L'année 1997 a débuté dans des conditions difficiles. L'arrivage massif de produits importés à des prix dérisoires a déséquilibré notamment le marché de la tomate. Entre le 9 et le 14 mai, de l'ordre de 10.000 tonnes de tomates en provenance d'Espagne ont été importées en France selon les professionnels, alors qu'au cours de tout le mois de mai 1996, 16.500 tonnes avaient été importées et 14.500 tonnes en 1995. Ainsi on a pu relever sur le marché de Saint-Charles un prix du kilogramme de tomates entre 1,30 francs et 1,40 francs.

Globalement, le revenu brut d'exploitation moyen des horticulteurs est inférieur de près de 40 % à son niveau de 1980, attestant d'une réelle dégradation.

b) ... comme celui des fruits

La production française de fruits a retrouvé en 1993 , après le gel de 1991 et le record de 1992, un niveau globalement moyen, excepté en ce qui concerne la pêche et l'abricot.

Cette légère hausse de la production a été confirmée en 1994 et 1995 , permettant à l'indice des prix des fruits, en baisse depuis 1991, de progresser respectivement de 4 et 6 %. De nombreux fruits comme l'abricot, la cerise, la clémentine, la pêche et le kiwi ont bénéficié de ce mouvement. Les cours de la pomme sont cependant restés à un niveau inférieur à ceux de 1994 (-5 %).

Si on constatait en 1995 une amélioration globale du revenu en exploitation fruitière (+ 7,2 % en termes réels), à moyen terme, l'évolution du revenu des producteurs de fruits est demeurée très négative. L'évolution tendancielle depuis 1990 atteint -15,8 % en moyenne annuelle et le niveau de revenu de 1995 demeure inférieur de 38% à celui de 1991 .

Si le bilan de la campagne 1996 a été , dans l'ensemble, satisfaisant , la pomme, la pêche, l'abricot et la prune ont connu une situation difficile . Alors que la campagne s'annonçait relativement bonne, on a assisté à une concentration imprévue des arrivées à maturité. Par ailleurs, les surplus non exportés, les produits italiens étant plus compétitifs, se sont retrouvés sur le marché intérieur. Les stocks sont devenus importants et les cours ont chuté durant l'été.
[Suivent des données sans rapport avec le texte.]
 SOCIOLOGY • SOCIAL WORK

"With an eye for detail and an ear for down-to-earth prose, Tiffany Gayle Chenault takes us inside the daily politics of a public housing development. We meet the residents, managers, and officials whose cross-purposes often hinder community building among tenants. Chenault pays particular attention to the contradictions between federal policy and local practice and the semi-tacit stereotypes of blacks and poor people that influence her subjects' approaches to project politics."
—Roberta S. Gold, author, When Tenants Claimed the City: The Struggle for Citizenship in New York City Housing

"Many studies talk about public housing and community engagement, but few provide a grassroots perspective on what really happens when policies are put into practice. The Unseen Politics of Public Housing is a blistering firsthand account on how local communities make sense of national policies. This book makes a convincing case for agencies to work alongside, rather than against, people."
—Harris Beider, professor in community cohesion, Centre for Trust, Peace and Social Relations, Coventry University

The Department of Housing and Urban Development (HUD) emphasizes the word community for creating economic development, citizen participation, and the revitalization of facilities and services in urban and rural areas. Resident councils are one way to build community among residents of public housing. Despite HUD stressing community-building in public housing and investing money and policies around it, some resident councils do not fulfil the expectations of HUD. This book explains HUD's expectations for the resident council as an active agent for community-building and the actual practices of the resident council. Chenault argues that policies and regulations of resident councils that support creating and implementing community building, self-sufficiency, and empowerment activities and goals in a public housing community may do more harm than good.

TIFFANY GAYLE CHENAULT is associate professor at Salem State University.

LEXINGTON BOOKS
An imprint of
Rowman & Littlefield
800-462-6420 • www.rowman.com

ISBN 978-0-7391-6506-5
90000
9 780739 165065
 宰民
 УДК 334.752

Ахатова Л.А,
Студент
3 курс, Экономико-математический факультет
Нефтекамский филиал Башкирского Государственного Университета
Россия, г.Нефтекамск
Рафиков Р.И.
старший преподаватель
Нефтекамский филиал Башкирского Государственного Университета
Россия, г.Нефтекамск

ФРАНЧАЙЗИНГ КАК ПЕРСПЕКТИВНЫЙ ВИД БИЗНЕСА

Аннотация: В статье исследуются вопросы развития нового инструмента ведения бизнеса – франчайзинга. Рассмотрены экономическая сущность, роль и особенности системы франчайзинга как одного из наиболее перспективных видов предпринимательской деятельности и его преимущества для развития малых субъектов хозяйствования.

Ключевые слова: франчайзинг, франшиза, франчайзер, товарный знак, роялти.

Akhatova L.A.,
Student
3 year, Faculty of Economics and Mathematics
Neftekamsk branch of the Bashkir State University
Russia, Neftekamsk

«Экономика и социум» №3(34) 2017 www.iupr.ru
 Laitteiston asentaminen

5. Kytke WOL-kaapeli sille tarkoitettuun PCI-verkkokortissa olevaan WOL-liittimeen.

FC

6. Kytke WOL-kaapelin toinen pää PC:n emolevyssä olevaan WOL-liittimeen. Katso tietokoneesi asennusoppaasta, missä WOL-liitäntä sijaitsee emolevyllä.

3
Les prix en sont arrivés à ne plus couvrir les coûts de production, chaque kilogramme commercialisé (pêche, abricot...) se traduisant par une perte nette importante.

L'année 1997 a mal débuté dans le secteur des fruits. Après un gel qui a endommagé des milliers d'hectares dans l'arboriculture, le marché de la fraise connaît une situation très difficile, à tel point que les responsables de ce secteur dans le Lot-et-Garonne ne se sentent pas " moralement le droit de conseiller à leurs collègues de replanter l'année prochaine, ne voulant pas les envoyer à la catastrophe ". En effet, alors que la fraise est actuellement en pleine production, ce secteur est confronté à la vive concurrence des fraises d'Espagne et du Maroc sur le marché français et des fraises italiennes et espagnoles sur le marché allemand, principal débouché à l'exportation... Selon les données du service des nouvelles des marchés, les cours à Rungis pour les fraises françaises rondes variaient entre 12 et 15 francs -jusqu'à 18 francs pour la garriguette-, les fraises espagnoles ne dépassant pas 9 francs.

Cette situation de crise " quasi permanente " est révélatrice non seulement d'un environnement international et communautaire en pleine mutation, mais aussi d'un certain nombre de handicaps que connaît la filière.